**Aim of the exercise:**
Arrange the captions in the entries below as a numbered list, skipping any blank lines and omitting the pictures.

▶

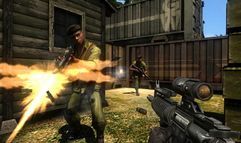 Field Ops screenshot 11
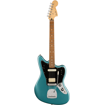 Fender Player Jaguar Electric Guitar Front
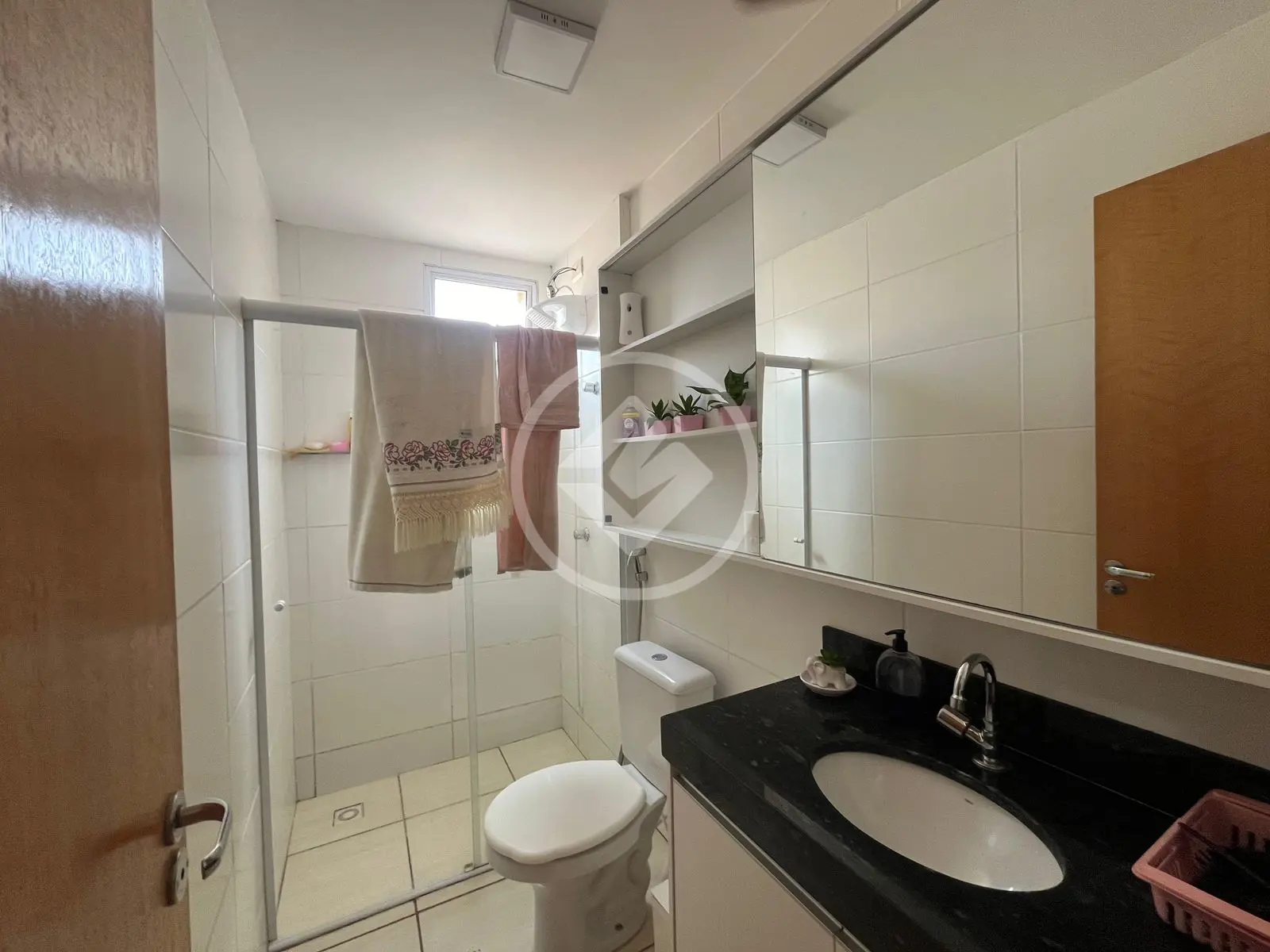Imagem 4 - Apartamento em Laranjeiras, Uberlândia - MG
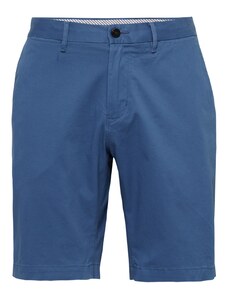 TOMMY HILFIGER Chino hlače 'Harlem' plava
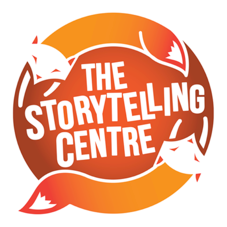 The Storytelling Centre Logo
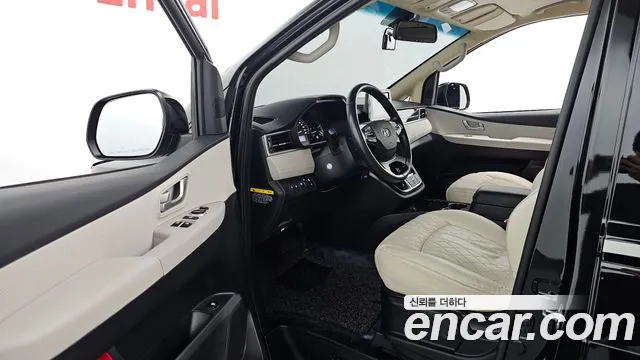 Hyundai The New Grand Starex id 2695907 из Кореи 12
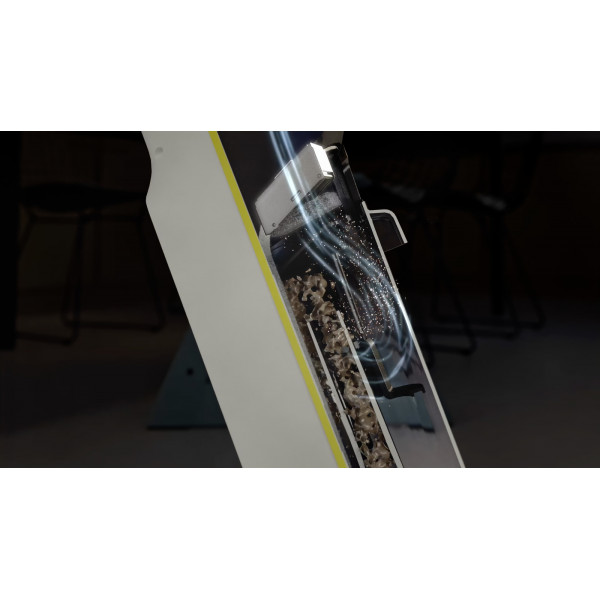 Акумуляторний миючий пилосос Karcher FCV 4 Dry Extra (1.056-136.0)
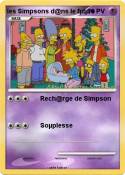 les Simpsons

◀

**Your solution:**
1.  Field Ops screenshot 11
2.  Fender Player Jaguar Electric Guitar Front
3. Imagem 4 - Apartamento em Laranjeiras, Uberlândia - MG
4.  TOMMY HILFIGER Chino hlače 'Harlem' plava
5.  The Storytelling Centre Logo
6.  Hyundai The New Grand Starex id 2695907 из Кореи 12
7.  Акумуляторний миючий пилосос Karcher FCV 4 Dry Extra (1.056-136.0)
8.  les Simpsons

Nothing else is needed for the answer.